Familial adenomatous polyposis (FAP) is an inherited condition characterized by thousands of polyps in the colon. FAP occurs with a frequency of about 1:10,000 to 1:18,000 live births in Northern Europe and other similar Caucasian populations.^1-3 It accounts for less than 1% of all colorectal cancers.

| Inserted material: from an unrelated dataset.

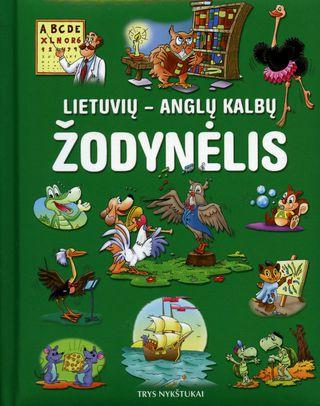 Lietuvių - anglų kalbų žodynėlis (2017)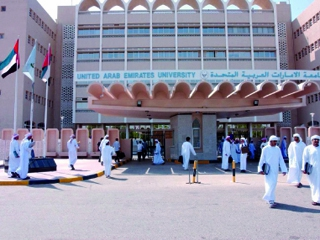 جامعة الإمارات تستقبل 3452 من الطلاب المستجدين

Males and females are affected equally.

Genetics

FAP is an autosomal dominant colorectal cancer syndrome caused by a germline mutation in the APC gene, located on chromosome 5q21-22. The APC gene is a tumor suppressor gene that functions by suppressing the formation of adenomas in the colon and tumors elsewhere in the body. Approximately 10% to 25% of germline APC mutations are new in individuals without a family history of FAP.^3-5 There is nearly 100% penetrance of the colonic manifestations of FAP but variable penetrance of the extracolonic manifestations of the disease.⁶

Patients with FAP who inherit a single APC mutation acquire a somatic mutation (or “second hit”) in the second allele of the APC gene. A cell with this functional loss of the APC gene has no functional APC protein. This leads to defects in the Wnt signaling pathway, abnormal intracellular accumulation of beta-catenin, unregulated cell growth and division, and formation of adenomas.^7,8 Over 1000 different mutations in the APC gene associated with FAP have been described, and the location of the mutation may influence the phenotypic expression. In other words, there is variable phenotypic expression depending on the location of the mutation in the gene.⁹

For example, patients with mutations near codon 1300 generally develop particularly severe disease with over 1000 polyps and earlier cancer onset.^9,10 Attenuated FAP (<100 colorectal adenomas) is associated with mutations before codon 157 and after codon 1595.¹⁰ Congenital hypertrophy of the retinal pigment epithelium (CHRPE) is associated with mutations between codons 311 and 1444. Mutations after codon 1444 have been linked to the development of desmoid tumors.^10,11

Clinical Manifestations

In addition to the numerous colorectal adenomas that characterize FAP, there are a variety of extracolonic manifestations with variable phenotypic expression. Initially, most patients with FAP are asymptomatic. Patients who develop cancer may present with rectal bleeding, abdominal pain, and loose stools. Patients with desmoids can have abdominal pain or bowel obstruction. Finally, patients can develop symptoms from duodenal adenomas and various skin lesions as well.

COLONIC

Classic FAP is characterized by >100 colorectal adenomatous polyps prior to age 40. Nearly 100% of people with FAP will develop colorectal cancer because of the sheer number of adenomas that develop at an early age. One or more of these polyps usually progresses to form a cancer. Polyps usually start appearing in the late teens to early twenties, and progress to cancer by age 40.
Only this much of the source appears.